Before heading back to the hospital, I went into the living room to check on everyone else. Emma was already asleep in the recliner, stretched out as close to horizontal as the chair would go. Sophie and Luca were curled up on the couch together, even though the twin mattress he’d blown up for himself was only a couple of feet away. He slept on the outside, curled around my cousin with his arm draped over her stomach. Anything that wanted Sophie would have to go through Luca first, and seeing them together made my heart ache.

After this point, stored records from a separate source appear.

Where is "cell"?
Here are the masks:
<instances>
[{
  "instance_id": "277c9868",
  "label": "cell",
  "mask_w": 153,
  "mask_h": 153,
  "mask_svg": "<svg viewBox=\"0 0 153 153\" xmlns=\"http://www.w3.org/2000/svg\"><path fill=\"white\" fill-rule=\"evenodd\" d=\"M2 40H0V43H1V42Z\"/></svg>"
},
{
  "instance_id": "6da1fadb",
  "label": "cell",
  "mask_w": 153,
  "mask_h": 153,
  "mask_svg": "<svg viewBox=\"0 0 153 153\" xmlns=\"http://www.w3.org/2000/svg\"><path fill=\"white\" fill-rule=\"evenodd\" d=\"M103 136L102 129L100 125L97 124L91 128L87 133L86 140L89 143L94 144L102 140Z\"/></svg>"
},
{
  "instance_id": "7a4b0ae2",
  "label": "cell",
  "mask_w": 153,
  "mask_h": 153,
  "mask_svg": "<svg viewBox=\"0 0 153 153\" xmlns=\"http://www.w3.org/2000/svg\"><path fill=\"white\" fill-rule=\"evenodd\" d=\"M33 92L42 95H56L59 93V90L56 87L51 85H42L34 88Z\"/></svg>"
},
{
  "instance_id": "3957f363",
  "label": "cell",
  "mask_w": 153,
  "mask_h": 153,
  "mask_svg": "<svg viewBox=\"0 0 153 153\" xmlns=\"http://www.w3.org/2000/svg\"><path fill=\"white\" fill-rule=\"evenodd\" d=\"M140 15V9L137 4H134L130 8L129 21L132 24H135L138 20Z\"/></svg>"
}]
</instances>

Seeing Emma alone made my heart ache even more.
Not seeing my dad in his bed—not hearing him snore in the middle of an otherwise quiet night—also made my heart ache so fiercely I let it stop beating altogether, just to spare myself the pain.
Chapter Seventeen
“Are you sure you want to go to school? You could just stay here with me.” Tod patted the vinyl cushion next to him on the hospital waiting room couch, and I sat sideways to face him, trying to ignore the dozen early morning patients, none of whom could see or hear us.